If the excess greenhouse gases in the atmosphere are responsible for climate change, there are essentially two solutions to ensure that in the coming decades the concentration of these substances decreases: to produce smaller quantities and second, to study and use methods to remove more CO2 from the atmosphere than is absorbed through the natural carbon cycle in the oceans, vegetation and soil. A second option is referred to as “negative emissions”; the systems which allow some greenhouse gases to be absorbed, reducing their concentration in the atmosphere and therefore the effects on the climate.

The prestigious journal, Climatic Change, has devoted a special issue to negative emissions, with a particular focus on the integrated work of modeling experts whose studies analyze mathematical models for the integrated assessment of possible future scenarios. This issue also highlights scientists whose analyses focus on the specific effects of the CO2 removal systems from various viewpoints of different disciplines.

Edited by Massimo Tavoni (Euro-Mediterranean Centre on Climate Change – CMCC), and Robert Socolow (Princeton University), this collection brings together contributions which consider the objectives of the concentration of greenhouse gases that are in line with an increase in the average temperature of the Earth’s surface between 2 and 2.5 °C, and analyze the possible results of CDR strategies (Carbon Dioxide Removal). After having presented assessments on what we can expect from the application of such methods in the scenarios considered, the authors of the following articles address the issue from the viewpoints of ecology, the study on the carbon cycle, chemical engineering, and political science. The result is a multidisciplinary analysis that sheds light on many aspects of the complex issue. This might be a bit of disappointment for those who believe that the problem of having to reduce greenhouse gas emissions over the next few decades can be overcome only with CDR technologies.

From the studies presented in the special issue written by Tavoni and Socolow, it follows that, when considering emission reduction strategies that require commitments to be made in the early decades of the century in order to maintain a CO2 equivalent (CO2e) concentration at the end of the century, the models show that a high decarbonization of global economy is needed, particularly in the energy sector.

CDR methods and technologies appear to be competitive only further down the road, for instance, when, as a consequence of implementing conventional mitigation strategies, a considerable part of the emission reduction is reached.
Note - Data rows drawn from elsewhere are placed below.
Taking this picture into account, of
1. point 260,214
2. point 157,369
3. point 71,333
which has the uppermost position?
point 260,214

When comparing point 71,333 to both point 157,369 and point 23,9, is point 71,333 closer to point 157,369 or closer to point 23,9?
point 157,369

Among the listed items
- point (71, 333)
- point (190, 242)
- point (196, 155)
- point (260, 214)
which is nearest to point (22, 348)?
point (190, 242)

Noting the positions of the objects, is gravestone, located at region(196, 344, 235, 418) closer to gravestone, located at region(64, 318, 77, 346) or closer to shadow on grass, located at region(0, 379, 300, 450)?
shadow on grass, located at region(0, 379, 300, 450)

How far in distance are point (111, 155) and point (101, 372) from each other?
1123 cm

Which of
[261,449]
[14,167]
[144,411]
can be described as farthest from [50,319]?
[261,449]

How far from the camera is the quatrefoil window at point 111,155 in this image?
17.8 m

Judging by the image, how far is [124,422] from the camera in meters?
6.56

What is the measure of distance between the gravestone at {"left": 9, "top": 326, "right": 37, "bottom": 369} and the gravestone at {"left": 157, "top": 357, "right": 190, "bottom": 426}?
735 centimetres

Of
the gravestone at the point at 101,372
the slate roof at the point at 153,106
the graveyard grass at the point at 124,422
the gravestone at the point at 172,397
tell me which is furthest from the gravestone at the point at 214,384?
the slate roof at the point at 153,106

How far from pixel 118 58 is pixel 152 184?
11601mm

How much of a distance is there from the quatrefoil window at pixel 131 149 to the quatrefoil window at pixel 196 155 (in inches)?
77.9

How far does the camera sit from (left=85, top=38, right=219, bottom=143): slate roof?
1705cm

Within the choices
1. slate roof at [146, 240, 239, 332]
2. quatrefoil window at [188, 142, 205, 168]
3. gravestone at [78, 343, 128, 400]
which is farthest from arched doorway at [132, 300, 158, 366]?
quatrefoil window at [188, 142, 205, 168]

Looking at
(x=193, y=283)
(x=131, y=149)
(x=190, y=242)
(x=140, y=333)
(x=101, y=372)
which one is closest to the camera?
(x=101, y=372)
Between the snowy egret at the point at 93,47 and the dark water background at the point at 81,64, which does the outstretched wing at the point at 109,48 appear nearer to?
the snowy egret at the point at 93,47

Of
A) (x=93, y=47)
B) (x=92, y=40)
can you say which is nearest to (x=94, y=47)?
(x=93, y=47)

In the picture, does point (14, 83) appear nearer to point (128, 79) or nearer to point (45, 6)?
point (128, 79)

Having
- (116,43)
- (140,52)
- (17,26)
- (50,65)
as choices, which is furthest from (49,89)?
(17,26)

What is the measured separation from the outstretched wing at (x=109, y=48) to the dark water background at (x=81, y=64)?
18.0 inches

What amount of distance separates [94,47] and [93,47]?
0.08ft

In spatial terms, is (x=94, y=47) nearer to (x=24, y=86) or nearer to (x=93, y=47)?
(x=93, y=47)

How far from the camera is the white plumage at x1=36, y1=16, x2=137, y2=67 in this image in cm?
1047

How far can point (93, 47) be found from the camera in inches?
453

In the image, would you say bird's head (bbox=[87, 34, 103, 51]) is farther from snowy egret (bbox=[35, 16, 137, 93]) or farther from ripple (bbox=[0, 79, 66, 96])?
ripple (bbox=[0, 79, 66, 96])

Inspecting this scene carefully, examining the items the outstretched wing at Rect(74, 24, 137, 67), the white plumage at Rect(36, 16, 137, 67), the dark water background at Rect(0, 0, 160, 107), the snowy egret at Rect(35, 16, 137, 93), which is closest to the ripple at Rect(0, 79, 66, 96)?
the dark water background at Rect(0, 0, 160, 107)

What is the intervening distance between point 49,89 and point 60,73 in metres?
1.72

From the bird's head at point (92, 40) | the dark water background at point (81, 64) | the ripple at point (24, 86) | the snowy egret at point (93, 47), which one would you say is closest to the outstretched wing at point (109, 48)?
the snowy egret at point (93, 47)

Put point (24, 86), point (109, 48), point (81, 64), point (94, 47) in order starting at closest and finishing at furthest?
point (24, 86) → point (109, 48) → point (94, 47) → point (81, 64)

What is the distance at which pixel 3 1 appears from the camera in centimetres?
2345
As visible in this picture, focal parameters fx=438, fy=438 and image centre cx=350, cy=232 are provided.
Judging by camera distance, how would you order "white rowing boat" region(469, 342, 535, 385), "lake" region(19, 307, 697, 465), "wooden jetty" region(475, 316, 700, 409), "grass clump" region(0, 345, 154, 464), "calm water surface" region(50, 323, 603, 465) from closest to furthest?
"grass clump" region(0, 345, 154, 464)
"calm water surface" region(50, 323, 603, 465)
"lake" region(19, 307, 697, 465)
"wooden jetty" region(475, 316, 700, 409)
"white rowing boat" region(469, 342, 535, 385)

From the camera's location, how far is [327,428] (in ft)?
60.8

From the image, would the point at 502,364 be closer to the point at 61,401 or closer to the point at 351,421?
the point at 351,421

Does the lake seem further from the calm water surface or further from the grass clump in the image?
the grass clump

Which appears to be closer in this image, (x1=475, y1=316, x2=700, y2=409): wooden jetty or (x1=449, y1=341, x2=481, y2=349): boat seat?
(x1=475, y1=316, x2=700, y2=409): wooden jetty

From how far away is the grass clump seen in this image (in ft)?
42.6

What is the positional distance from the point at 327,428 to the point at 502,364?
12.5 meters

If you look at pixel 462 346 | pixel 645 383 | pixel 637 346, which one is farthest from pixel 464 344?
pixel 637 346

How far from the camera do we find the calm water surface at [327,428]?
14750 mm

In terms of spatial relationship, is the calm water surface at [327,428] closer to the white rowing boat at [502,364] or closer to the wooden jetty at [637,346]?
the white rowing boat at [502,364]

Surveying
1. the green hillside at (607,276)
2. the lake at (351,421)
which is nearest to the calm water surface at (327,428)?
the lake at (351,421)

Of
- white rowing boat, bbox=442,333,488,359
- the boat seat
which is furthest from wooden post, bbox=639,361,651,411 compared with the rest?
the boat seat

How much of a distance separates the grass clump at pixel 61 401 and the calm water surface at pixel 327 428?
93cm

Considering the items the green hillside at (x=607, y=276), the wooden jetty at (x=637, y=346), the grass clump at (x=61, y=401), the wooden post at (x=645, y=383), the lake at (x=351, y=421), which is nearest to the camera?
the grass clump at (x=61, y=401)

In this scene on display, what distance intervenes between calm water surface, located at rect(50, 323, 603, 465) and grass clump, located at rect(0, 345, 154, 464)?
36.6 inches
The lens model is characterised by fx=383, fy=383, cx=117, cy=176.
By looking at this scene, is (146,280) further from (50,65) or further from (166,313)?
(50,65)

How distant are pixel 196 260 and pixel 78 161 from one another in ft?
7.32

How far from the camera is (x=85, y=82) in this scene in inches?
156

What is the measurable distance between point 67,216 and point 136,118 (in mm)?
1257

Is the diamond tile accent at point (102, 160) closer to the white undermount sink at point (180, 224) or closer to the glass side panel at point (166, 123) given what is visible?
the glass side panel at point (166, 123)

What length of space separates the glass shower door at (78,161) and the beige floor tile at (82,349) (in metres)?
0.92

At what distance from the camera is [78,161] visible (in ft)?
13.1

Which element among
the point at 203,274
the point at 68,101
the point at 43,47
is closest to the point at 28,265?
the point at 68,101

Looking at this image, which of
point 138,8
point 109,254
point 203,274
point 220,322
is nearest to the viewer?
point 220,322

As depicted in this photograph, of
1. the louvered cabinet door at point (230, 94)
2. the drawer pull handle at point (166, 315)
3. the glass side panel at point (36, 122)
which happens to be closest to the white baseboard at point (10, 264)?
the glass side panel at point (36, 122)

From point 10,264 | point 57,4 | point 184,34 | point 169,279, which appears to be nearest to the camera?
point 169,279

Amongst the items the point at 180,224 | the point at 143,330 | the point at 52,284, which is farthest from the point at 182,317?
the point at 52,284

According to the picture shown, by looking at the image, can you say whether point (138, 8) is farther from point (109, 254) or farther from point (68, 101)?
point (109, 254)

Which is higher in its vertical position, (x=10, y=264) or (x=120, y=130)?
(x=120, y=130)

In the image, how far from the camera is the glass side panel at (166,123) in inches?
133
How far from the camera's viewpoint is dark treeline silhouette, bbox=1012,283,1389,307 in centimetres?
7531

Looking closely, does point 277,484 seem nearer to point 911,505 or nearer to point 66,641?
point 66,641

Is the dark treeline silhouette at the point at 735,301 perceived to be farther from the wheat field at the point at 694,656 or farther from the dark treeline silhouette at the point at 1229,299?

In fact, these techniques appear to be effective only after the surplus of CO2 emissions from fossil fuels has been eliminated to a large extent. Even in this case, the reduction of concentration would progress very slowly (approximately 1 ppm l a year, which means that to lower the concentration of 550 ppm CO2e to 450 ppm, it would take about a century).

Finally, in this Climatic Change issue, it is clear from the research analyses that climate change research cannot forgo the multidisciplinary dimension, which combines different and necessary viewpoints for the study of such complex issues.  In this volume, in fact, the interdisciplinary dimension in the collection explains how the CDR technologies can play an effective role when integrated with other mitigation strategies that aim to reduce greenhouse gas emissions. Alternatively, the benefits produced by the removal of carbon dioxide from the atmosphere might be overcome by negative consequences on environmental and social conditions, such as the overexploitation of soil and water resources or the release of CO2 from the oceans.

The Italian contribution to CMCC’s special issue of Climatic Change “Carbon Dioxide Removal from the Atmosphere: Complementary Insights from Science and Modeling”

The article, “Adjustment of the natural ocean carbon cycle to negative emission rates” is devoted to the second topic, written by CMCC scientists: Marcello Vichi, Antonio Navarra and Pier Giuseppe Fogli. The authors use a series of Earth System Models to study the adaptation of the natural carbon cycle to CDR simplified strategies that take into account the objective value of fixed atmospheric CO2, or a defined negative annual amount of emissions so as to achieve a given reduction of CO2 in the atmosphere. The simulations show that the removal of CO2 from the atmosphere through CDR would result in the release of CO2 from the oceans, and therefore the effectiveness of strategies for negative emissions would decrease, thus increasing the need for CO2 removal from the atmosphere.

The simulations also show that the actions of CDR must always consider an extra release of anthropogenic carbon from the ocean accumulated by previous emissions and therefore necessarily increases the need for the removal of CO2 from the atmosphere, which has to be planned.

Chen Chen and Massimo Tavoni (both CMCC), in the article entitled “Direct air capture of CO2 and climate stabilization: A model-based assessment” focus their attention on a specific method of CDR: the direct capture of CO2 from the air by chemical processes. By using the WITCH model, which integrates the aspects of energy, economics and the climate, the authors analyze the long-term prospects of this particular system of removing CO2 from the atmosphere in two different scenarios evaluating their effects on energy markets, on the implementation of socio-economic low-carbon content and the strategies used to reduce the concentration of greenhouse gases in the atmosphere.